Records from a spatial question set
--------------------

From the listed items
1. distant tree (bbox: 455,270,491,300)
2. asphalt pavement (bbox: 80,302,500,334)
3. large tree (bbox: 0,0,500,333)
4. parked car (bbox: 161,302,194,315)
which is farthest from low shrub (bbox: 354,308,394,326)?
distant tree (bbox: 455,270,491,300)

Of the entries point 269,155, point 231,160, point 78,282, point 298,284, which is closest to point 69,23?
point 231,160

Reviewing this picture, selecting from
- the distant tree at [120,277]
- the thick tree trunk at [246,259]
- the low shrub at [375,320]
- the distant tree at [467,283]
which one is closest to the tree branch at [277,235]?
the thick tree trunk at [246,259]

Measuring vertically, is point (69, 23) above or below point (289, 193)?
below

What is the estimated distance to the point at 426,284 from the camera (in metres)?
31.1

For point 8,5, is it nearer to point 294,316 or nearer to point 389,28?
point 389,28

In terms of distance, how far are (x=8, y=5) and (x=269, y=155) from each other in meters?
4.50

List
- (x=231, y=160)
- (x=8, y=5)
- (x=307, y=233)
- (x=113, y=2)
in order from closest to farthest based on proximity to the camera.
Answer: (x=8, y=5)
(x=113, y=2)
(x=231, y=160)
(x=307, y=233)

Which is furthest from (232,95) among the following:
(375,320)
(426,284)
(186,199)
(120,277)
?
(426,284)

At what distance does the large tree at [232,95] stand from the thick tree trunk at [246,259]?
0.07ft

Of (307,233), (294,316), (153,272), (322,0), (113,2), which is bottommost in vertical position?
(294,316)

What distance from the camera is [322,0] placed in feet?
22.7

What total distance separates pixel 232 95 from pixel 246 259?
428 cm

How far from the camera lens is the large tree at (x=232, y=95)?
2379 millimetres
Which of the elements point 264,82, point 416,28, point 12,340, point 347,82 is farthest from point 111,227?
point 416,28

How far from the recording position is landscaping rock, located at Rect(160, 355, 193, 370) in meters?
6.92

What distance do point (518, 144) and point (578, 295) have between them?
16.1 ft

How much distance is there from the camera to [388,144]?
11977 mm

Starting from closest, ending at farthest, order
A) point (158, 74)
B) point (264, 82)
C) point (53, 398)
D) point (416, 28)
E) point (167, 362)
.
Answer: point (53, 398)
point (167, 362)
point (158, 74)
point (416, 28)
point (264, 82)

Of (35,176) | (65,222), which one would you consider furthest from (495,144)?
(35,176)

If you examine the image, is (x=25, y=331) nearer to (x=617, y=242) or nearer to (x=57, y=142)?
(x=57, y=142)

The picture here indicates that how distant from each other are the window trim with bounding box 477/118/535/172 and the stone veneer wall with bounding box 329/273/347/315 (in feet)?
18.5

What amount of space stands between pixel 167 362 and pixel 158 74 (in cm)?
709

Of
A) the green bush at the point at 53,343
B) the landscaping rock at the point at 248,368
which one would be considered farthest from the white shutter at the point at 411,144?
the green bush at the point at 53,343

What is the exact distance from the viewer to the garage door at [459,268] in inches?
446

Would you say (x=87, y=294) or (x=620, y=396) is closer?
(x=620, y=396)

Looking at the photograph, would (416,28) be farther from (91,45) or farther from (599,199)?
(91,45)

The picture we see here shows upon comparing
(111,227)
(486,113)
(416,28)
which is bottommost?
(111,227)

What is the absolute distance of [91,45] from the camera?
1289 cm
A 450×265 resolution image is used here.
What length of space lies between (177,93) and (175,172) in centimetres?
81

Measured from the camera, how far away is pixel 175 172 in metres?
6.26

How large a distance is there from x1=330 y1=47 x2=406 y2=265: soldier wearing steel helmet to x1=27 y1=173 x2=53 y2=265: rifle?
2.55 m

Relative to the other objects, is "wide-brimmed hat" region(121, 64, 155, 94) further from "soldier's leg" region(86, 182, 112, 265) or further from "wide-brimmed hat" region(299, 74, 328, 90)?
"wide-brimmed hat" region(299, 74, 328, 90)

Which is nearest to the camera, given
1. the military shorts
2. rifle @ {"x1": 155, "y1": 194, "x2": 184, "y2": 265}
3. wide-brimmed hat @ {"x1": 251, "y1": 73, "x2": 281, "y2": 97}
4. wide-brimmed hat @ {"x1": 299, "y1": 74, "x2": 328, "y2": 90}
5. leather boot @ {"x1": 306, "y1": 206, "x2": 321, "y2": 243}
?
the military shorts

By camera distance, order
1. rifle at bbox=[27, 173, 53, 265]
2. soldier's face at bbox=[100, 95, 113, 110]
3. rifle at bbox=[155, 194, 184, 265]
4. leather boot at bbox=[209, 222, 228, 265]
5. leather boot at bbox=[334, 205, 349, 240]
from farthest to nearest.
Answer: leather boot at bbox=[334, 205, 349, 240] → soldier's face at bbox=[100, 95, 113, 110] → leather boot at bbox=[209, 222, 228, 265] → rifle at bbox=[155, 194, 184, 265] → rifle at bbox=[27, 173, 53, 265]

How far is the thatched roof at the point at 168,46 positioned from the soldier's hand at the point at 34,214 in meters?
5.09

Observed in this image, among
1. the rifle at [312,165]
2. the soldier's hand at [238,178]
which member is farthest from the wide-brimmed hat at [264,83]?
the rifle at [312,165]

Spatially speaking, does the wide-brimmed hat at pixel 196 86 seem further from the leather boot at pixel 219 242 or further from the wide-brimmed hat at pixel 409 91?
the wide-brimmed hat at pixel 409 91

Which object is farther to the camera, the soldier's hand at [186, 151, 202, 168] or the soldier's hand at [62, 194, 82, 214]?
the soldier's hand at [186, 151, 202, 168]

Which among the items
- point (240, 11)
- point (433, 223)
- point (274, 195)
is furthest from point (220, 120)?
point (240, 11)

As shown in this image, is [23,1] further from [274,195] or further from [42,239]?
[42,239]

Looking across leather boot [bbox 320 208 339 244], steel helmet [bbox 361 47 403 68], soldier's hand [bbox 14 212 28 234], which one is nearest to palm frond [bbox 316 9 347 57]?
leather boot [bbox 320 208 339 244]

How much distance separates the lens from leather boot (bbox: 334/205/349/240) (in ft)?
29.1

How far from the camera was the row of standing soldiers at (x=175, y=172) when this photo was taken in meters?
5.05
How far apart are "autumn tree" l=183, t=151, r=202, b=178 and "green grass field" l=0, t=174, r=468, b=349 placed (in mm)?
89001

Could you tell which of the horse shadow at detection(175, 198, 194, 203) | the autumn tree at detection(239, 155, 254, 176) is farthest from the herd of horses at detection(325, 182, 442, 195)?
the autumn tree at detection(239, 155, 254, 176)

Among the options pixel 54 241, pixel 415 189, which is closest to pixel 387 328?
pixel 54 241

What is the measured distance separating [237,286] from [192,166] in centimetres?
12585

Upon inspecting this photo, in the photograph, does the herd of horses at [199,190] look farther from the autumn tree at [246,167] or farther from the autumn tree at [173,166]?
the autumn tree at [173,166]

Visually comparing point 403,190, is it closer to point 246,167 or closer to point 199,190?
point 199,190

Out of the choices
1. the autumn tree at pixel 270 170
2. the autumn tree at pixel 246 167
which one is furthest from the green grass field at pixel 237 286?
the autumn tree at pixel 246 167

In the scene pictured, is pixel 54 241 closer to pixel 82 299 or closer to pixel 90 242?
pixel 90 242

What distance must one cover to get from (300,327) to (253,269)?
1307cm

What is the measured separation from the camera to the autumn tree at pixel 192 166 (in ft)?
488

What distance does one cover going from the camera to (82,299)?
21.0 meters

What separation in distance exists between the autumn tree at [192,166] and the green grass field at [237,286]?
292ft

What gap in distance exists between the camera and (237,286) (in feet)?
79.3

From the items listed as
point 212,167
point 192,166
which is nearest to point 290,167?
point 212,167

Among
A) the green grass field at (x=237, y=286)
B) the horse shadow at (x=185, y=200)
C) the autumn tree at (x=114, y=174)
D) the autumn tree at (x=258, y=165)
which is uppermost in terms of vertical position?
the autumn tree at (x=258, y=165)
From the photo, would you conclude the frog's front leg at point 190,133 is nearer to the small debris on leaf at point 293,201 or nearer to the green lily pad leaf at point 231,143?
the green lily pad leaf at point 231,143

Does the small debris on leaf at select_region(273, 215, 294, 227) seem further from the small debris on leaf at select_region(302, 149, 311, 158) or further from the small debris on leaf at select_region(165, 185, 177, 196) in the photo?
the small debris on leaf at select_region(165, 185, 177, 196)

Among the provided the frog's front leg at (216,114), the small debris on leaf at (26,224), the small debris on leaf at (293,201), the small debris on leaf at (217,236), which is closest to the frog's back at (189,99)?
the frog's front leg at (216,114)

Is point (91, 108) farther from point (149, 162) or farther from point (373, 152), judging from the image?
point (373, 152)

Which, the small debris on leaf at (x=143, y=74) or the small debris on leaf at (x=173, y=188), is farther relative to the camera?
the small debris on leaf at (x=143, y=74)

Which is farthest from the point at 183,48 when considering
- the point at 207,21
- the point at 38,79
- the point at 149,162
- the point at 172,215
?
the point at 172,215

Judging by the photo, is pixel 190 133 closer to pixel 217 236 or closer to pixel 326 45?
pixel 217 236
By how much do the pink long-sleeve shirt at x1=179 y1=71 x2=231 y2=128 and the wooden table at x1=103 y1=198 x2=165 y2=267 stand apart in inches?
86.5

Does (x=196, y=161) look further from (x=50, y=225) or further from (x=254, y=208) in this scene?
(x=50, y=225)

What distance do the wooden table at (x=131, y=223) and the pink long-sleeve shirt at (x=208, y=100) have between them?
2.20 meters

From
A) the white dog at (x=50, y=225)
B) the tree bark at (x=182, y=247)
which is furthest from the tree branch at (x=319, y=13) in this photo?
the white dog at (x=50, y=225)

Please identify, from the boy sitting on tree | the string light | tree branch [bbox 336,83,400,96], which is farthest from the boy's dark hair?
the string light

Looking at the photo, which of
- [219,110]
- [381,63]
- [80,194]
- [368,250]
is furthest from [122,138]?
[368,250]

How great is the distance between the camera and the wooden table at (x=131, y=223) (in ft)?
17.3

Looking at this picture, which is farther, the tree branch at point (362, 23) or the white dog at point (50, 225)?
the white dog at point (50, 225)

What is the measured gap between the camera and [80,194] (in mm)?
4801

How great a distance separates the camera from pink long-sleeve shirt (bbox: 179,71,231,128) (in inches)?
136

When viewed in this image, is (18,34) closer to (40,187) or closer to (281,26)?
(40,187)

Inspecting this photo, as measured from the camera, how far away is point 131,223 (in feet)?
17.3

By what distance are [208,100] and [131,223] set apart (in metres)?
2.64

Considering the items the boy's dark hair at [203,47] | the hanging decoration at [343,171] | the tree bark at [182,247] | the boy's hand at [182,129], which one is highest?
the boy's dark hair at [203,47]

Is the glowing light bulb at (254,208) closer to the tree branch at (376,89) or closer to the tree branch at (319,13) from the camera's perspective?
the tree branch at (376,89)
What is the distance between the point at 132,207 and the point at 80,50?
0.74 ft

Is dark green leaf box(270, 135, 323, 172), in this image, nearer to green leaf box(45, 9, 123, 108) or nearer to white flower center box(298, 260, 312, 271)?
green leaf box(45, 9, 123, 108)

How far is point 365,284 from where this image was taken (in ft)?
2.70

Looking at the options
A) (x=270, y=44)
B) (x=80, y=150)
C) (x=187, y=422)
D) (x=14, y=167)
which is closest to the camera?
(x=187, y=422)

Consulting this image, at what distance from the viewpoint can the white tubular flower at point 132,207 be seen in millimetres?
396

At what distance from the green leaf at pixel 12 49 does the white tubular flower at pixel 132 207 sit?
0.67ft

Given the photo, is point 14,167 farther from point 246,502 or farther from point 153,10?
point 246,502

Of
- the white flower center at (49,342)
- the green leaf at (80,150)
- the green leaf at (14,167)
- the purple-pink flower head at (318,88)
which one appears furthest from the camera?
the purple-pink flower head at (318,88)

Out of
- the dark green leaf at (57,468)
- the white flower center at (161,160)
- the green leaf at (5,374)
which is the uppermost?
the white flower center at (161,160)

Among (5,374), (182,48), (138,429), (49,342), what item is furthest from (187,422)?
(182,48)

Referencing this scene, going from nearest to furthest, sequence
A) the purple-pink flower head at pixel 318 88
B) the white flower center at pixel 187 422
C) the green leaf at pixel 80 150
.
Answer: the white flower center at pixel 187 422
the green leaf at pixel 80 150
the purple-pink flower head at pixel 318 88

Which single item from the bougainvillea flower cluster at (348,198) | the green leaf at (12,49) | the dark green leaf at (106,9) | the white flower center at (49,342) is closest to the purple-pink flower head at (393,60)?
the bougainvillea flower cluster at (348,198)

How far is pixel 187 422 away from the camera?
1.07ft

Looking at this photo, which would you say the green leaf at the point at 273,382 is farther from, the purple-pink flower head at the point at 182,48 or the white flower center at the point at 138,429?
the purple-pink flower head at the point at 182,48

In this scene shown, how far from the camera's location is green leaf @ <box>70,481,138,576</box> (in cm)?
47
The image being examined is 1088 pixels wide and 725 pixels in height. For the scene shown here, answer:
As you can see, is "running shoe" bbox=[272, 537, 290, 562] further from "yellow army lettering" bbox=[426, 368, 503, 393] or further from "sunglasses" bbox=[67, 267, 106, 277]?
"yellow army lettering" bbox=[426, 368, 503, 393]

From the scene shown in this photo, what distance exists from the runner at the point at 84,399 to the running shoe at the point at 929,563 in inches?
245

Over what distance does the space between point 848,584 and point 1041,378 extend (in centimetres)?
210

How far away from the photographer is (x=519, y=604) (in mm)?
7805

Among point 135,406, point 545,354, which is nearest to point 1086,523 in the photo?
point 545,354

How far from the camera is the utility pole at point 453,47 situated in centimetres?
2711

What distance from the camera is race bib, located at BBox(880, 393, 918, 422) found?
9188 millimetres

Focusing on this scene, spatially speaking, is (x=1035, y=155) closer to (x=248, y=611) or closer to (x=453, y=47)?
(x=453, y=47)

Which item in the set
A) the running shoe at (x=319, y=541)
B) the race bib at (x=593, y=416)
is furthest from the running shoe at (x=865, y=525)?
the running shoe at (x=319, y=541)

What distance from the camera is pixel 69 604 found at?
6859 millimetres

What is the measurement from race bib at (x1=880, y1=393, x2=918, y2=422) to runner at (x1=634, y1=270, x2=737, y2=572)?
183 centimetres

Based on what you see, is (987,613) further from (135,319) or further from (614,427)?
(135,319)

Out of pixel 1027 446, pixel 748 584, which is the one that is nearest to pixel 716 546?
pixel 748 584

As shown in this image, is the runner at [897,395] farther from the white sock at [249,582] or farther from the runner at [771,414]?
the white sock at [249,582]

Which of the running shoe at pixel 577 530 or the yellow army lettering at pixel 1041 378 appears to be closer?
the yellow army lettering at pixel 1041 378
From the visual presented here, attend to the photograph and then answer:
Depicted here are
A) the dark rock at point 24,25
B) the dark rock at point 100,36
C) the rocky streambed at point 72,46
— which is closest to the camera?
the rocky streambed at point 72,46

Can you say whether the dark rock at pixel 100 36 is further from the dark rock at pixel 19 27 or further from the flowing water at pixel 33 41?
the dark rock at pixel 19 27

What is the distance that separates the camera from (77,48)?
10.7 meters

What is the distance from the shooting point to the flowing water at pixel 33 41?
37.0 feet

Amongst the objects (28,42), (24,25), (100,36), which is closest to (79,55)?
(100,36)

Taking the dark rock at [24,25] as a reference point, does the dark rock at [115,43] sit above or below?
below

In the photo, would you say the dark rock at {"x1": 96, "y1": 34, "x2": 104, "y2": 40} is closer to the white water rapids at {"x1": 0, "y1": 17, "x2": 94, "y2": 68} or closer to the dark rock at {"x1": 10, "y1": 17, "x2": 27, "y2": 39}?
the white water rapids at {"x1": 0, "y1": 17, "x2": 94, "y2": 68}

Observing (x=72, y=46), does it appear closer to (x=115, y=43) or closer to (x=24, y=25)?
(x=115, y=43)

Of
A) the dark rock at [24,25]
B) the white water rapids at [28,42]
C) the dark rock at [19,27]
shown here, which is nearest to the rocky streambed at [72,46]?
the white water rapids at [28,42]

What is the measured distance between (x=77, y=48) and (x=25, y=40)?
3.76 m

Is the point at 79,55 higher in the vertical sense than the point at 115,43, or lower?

--------------------

### The exercise
Return, unchanged, the lines of the records from the line with "What distance do the" up to and including the line with "2.20 meters".

### Worked answer
What distance do the wooden table at (x=131, y=223) and the pink long-sleeve shirt at (x=208, y=100) have between them?
2.20 meters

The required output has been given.